Extracted text: Begin
# One gun, no hands: the Marcus Young incident.



## Gil

One gun, no hands: the Marcus Young incident.
American Handgunner. Sept-Oct 2004.

• Situation: The criminal emptied a .38 into you, leaving your gun arm
paralyzed and your other hand torn apart--and now, he's reaching
for a machine gun.










• March 7, 2003. Sgt. Marcus Young is midway through an evening shift, working patrol for the Ukiah, California Police Department. He's a Navy vet, second-degree black belt in Shorinryu karate, 18 years on the force. With him is a 17-year-old police cadet named Julian Covella. A devoted husband and father, the 40-year-old sergeant serves as president of a local school board. His own young son is thinking about going the police cadet route and Marcus is particularly interested in how it's working out for Julian. Then comes the seemingly routine call: a shoplifter at the Wal-Mart Superstore. Young wheels the patrol car in that direction

In the next few minutes, he and his young cadet ride-along will save each other's lives.

• The Incident - 2148 hours, 9:48 PM.
• As the cadet watches, Sgt. Young takes custody of the wan-looking suspect. Monica Winnie is only 18, but she could pass for 10 or 15 years older. Wal-Mart security guard Brett Schott watches as Young politely escorts her to the patrol car and puts her into the back seat.

• Now comes a medium-sized man who moves rapidly and purposefully toward them through the darkened parking lot, his hands ominously thrust into his jacket pockets. He wears the face of Satan and it's not a trick of the light.
Extracted text: End
= What is required =
Edit the account of the Marcus Young incident by writing out everything from "In the next" down to "of the light.", with "parking lot" changed to "parking area". Rely solely on the account of the Marcus Young incident above.
Source information: Begin
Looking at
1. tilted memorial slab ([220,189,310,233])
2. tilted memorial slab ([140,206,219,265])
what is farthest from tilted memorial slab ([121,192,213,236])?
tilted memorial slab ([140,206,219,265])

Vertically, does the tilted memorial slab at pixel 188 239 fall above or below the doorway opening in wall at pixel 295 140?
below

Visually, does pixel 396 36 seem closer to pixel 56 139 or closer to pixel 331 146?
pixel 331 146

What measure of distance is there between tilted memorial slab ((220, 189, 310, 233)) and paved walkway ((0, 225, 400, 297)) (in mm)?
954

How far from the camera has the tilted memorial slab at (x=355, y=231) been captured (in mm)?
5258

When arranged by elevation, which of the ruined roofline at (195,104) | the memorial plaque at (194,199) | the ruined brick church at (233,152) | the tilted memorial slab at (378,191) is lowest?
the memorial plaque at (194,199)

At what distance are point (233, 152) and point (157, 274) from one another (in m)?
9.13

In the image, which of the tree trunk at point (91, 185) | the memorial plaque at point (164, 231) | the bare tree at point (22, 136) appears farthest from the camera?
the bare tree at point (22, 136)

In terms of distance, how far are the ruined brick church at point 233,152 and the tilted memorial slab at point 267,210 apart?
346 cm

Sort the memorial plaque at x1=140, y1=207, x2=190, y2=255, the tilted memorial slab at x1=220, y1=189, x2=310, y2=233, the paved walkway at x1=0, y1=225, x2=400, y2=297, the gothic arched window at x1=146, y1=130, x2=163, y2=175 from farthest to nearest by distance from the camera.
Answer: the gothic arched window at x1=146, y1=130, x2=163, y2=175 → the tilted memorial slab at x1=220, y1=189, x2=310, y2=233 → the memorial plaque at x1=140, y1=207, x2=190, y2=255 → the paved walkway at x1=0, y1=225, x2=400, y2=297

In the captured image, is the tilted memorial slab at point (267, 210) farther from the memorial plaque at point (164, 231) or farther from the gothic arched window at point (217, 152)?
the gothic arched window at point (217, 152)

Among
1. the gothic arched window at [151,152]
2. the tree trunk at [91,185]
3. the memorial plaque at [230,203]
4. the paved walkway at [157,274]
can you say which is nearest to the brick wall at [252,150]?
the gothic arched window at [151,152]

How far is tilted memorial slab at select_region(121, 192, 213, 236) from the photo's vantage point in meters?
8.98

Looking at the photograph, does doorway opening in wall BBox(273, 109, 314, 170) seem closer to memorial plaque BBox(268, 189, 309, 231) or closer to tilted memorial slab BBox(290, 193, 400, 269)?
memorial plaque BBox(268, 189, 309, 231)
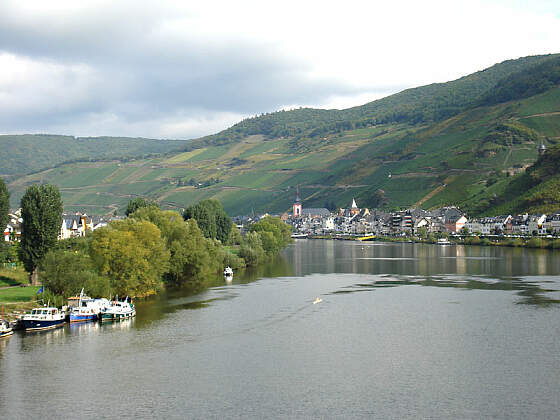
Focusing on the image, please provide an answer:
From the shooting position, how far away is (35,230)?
50.6m

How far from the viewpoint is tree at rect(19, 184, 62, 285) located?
5031 cm

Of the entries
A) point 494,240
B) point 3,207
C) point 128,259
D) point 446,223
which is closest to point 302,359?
point 128,259

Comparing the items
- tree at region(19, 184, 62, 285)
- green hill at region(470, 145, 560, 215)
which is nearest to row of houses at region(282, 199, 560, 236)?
green hill at region(470, 145, 560, 215)

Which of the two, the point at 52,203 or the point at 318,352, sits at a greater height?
the point at 52,203

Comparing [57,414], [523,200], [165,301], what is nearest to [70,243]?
[165,301]

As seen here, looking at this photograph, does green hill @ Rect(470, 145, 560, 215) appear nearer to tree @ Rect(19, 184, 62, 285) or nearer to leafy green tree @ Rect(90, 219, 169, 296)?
leafy green tree @ Rect(90, 219, 169, 296)

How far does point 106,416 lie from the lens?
24.5 meters

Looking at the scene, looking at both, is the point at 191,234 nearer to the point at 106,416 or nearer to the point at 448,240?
the point at 106,416

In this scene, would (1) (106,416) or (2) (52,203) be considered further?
(2) (52,203)

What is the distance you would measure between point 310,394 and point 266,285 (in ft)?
118

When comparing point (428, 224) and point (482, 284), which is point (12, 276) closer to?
point (482, 284)

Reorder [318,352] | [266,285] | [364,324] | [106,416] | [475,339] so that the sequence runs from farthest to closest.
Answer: [266,285] < [364,324] < [475,339] < [318,352] < [106,416]

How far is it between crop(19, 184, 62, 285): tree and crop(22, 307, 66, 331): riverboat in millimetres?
11662

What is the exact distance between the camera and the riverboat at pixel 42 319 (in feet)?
126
Source information: End
= Finished exercise =
In the next few minutes, he and his young cadet ride-along will save each other's lives.

• The Incident - 2148 hours, 9:48 PM.
• As the cadet watches, Sgt. Young takes custody of the wan-looking suspect. Monica Winnie is only 18, but she could pass for 10 or 15 years older. Wal-Mart security guard Brett Schott watches as Young politely escorts her to the patrol car and puts her into the back seat.

• Now comes a medium-sized man who moves rapidly and purposefully toward them through the darkened parking area, his hands ominously thrust into his jacket pockets. He wears the face of Satan and it's not a trick of the light.